Without considering the way we live and the system we've built, people begin sliding into borderline eco-fascist ideas of population control because its an easy thing to understand and latch onto. But the situation is much more complicated than that.

So yes, there is a finite human population limit but that doesnt mean we've hit it or are even going to hit it.

load more comments (11 replies)
load more comments (2 replies)
[–] ininewcrow@lemmy.ca 64 points 1 week ago (17 children)

I said it before and I'll say it again ....

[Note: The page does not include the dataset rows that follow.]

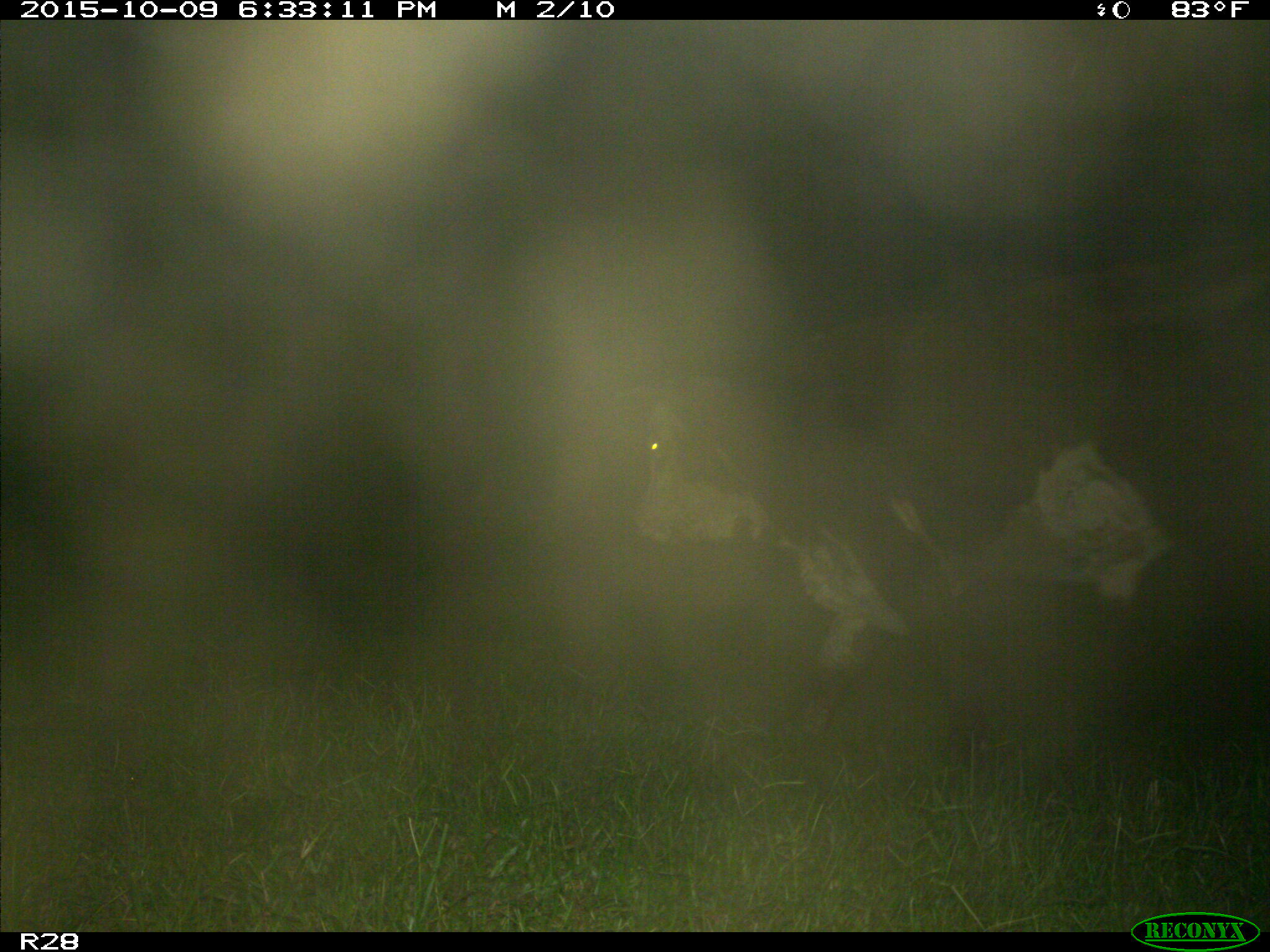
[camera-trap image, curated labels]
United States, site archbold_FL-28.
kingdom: Animalia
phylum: Chordata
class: Mammalia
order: Artiodactyla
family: Bovidae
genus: Bos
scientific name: Bos taurus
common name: domestic cow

It's not about the quantity of life

It's about the quality of life

If you make the world a capitalistic hell hole where people are constantly worked to the bone without much reward and no time to enjoy their lives, then chances are, they won't be motivated or even healthy enough to want to have children. In the premodern wild, people had many children because they had time and they knew that conditions had the possibility of improving in the future. Sure, many of their children died but they knew that the ones who did survive would have a chance to survive if they worked hard enough because they knew their work would be rewarded.

In our current world .... you can work until your hands fall off and you won't be rewarded. More and more people are realizing that they don't want that for themselves so why should they do that to their unborn children?

The conditions for humanity are falling everywhere and people are so compassionate for their children that many of them feel like they don't want to bring their children into this hell hole we've created if 99.99% of everyone has no chance at a good life.

load more comments (17 replies)
[–] ahornsirup@feddit.org 54 points 1 week ago (22 children)

Unless you expect people to work until they drop dead it's a crisis regardless of the economic system, especially coupled with the increases in life expectancy. You have fewer and fewer people of working age who have to provide for and take care of more and more old people for longer and longer. Even if you eliminate profit motives, you're placing an outsized burden on younger generations.